* [Task to carry out]:
Reproduce word for word every line from the one containing "By looking at" down to the final line below, both included.
======
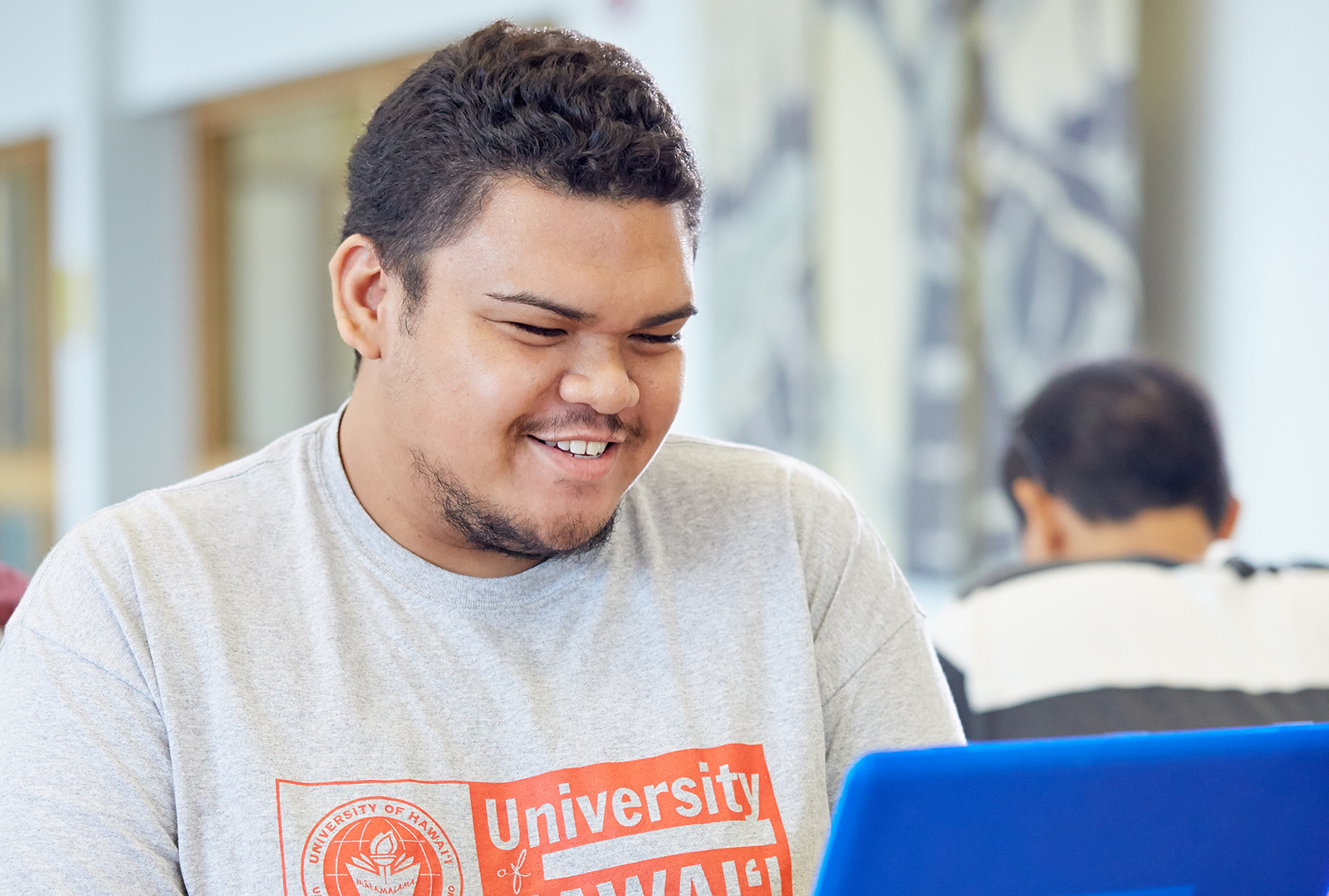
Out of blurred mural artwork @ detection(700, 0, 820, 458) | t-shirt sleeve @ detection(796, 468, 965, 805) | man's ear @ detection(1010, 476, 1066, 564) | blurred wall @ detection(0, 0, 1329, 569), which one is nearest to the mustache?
t-shirt sleeve @ detection(796, 468, 965, 805)

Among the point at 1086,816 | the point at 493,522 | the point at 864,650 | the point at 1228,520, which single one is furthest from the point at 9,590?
the point at 1228,520

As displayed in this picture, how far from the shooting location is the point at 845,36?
2.85 meters

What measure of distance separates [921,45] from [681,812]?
205 centimetres

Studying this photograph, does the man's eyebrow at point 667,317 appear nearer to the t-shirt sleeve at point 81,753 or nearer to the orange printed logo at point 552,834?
the orange printed logo at point 552,834

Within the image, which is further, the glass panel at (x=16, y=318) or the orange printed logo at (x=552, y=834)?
the glass panel at (x=16, y=318)

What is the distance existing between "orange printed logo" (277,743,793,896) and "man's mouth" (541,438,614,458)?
9.1 inches

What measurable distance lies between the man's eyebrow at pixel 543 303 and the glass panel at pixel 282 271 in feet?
11.8

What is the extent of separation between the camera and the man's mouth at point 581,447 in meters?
1.02

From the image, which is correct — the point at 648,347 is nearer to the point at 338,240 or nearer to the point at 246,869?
the point at 338,240

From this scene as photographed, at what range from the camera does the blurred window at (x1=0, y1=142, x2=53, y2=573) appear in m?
5.45

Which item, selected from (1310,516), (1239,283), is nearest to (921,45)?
(1239,283)

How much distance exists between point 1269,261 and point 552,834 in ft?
6.11

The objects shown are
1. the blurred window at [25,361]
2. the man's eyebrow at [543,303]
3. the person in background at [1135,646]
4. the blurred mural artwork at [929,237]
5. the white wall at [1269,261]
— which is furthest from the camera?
the blurred window at [25,361]

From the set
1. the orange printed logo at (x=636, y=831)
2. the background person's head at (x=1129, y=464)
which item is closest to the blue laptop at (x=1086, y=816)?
the orange printed logo at (x=636, y=831)
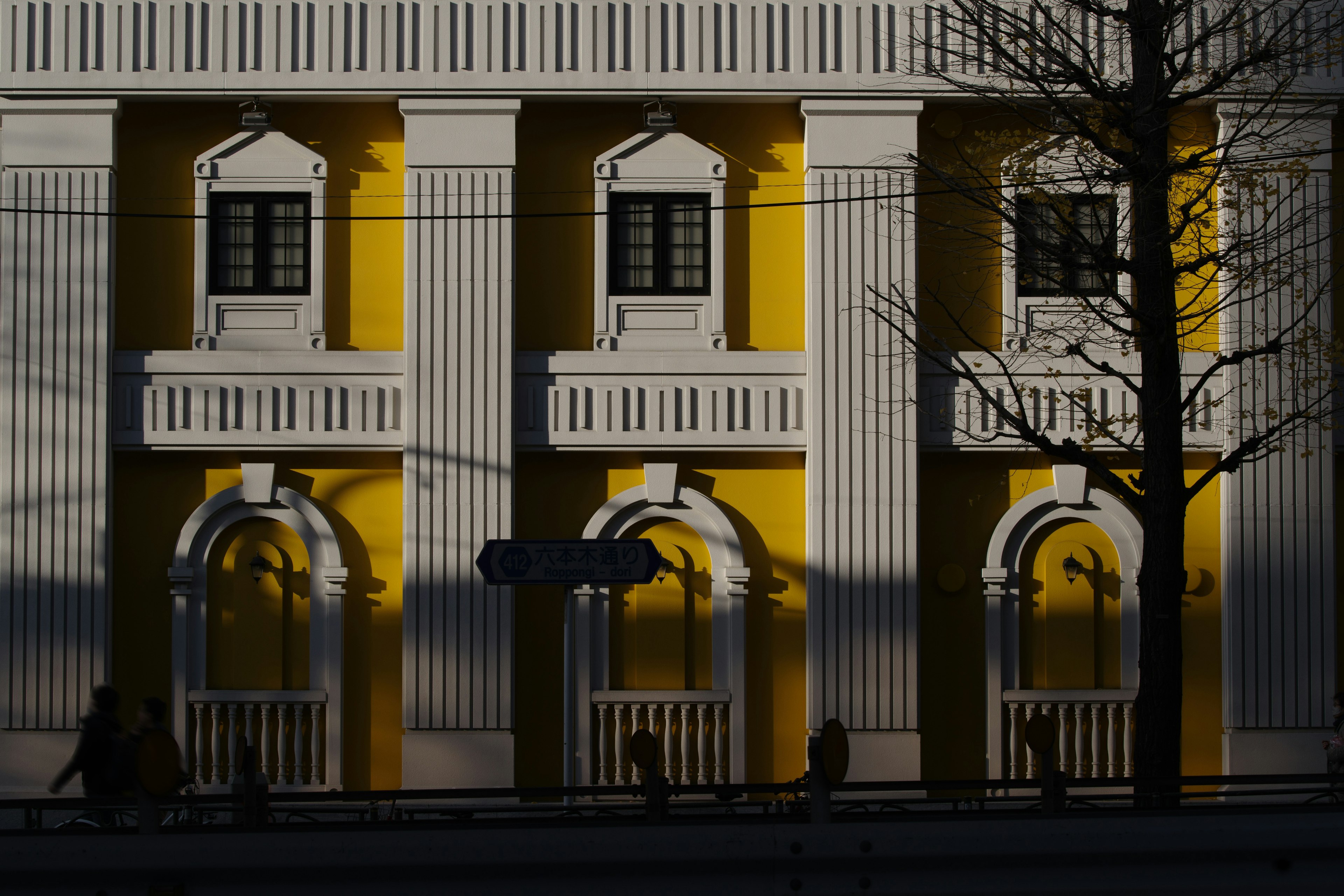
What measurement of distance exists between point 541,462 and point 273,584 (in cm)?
335

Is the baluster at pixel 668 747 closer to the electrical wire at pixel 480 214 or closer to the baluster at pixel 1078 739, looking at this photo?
→ the baluster at pixel 1078 739

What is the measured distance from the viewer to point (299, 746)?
12.5 m

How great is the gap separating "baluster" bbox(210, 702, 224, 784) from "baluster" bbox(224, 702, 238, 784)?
9 centimetres

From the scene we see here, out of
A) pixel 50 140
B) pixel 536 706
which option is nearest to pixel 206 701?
pixel 536 706

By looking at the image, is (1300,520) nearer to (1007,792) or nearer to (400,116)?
(1007,792)

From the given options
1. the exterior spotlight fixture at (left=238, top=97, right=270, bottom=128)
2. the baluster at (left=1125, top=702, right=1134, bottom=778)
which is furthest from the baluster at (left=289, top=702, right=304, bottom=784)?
the baluster at (left=1125, top=702, right=1134, bottom=778)

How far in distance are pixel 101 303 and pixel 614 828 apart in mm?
10863

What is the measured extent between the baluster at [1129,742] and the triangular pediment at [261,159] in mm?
11039

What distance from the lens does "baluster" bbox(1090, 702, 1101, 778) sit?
41.1 feet

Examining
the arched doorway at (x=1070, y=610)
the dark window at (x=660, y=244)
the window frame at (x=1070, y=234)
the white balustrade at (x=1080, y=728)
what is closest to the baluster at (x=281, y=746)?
the dark window at (x=660, y=244)

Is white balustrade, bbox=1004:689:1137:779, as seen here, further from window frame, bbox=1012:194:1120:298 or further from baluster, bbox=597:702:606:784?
window frame, bbox=1012:194:1120:298

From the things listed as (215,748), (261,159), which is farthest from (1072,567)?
(261,159)

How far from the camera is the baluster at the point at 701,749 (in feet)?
41.0

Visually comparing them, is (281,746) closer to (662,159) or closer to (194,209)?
======
* [Result of this task]:
By looking at the image, is (1300,520) nearer to (1007,792) or nearer to (400,116)?
(1007,792)

From the given options
1. the exterior spotlight fixture at (left=238, top=97, right=270, bottom=128)
2. the baluster at (left=1125, top=702, right=1134, bottom=778)
which is furthest from the baluster at (left=289, top=702, right=304, bottom=784)?
the baluster at (left=1125, top=702, right=1134, bottom=778)

How far in distance are pixel 101 303 and pixel 614 828 apart in mm?
10863

What is the measured extent between the baluster at [1129,742] and the triangular pediment at [261,159] in mm?
11039

What distance from the lens does "baluster" bbox(1090, 702, 1101, 778) sit?
41.1 feet

Examining
the arched doorway at (x=1070, y=610)
the dark window at (x=660, y=244)
the window frame at (x=1070, y=234)
the white balustrade at (x=1080, y=728)
what is closest to the baluster at (x=281, y=746)?
the dark window at (x=660, y=244)

Is white balustrade, bbox=1004:689:1137:779, as seen here, further from window frame, bbox=1012:194:1120:298 or further from baluster, bbox=597:702:606:784?
window frame, bbox=1012:194:1120:298

From the things listed as (215,748), (261,159), which is farthest from (1072,567)?
(261,159)

How far from the camera is the baluster at the point at 701,749 (in feet)?
41.0

Visually comparing them, is (281,746) closer to (662,159) or closer to (194,209)?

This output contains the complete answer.